_INSTRUCTIONS FOR THE TASK:_ Among the lines below, a stretch begins at the one with "organizing a small" and ends at the one with "Zmiana czasu z". Repeat that stretch exactly, ends included.

_INFORMATION SHOWN:_
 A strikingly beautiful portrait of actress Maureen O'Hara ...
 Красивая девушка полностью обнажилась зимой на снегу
==
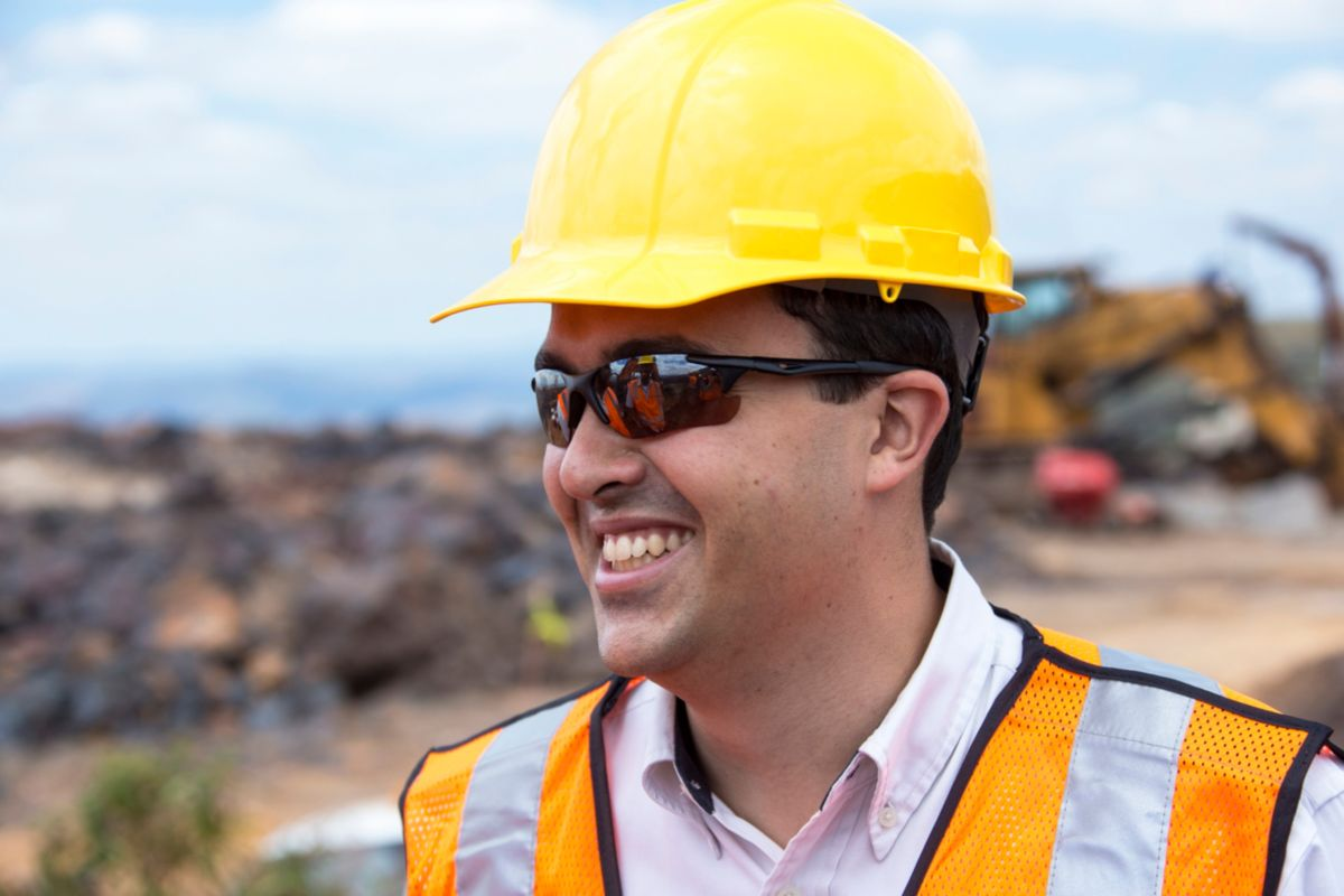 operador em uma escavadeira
--
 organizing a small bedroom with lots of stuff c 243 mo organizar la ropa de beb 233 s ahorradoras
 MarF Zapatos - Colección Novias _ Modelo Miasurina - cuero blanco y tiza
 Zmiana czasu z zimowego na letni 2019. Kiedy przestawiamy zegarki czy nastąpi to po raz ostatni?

_EXERCISE RESPONSE:_
 organizing a small bedroom with lots of stuff c 243 mo organizar la ropa de beb 233 s ahorradoras
 MarF Zapatos - Colección Novias _ Modelo Miasurina - cuero blanco y tiza
 Zmiana czasu z zimowego na letni 2019. Kiedy przestawiamy zegarki czy nastąpi to po raz ostatni?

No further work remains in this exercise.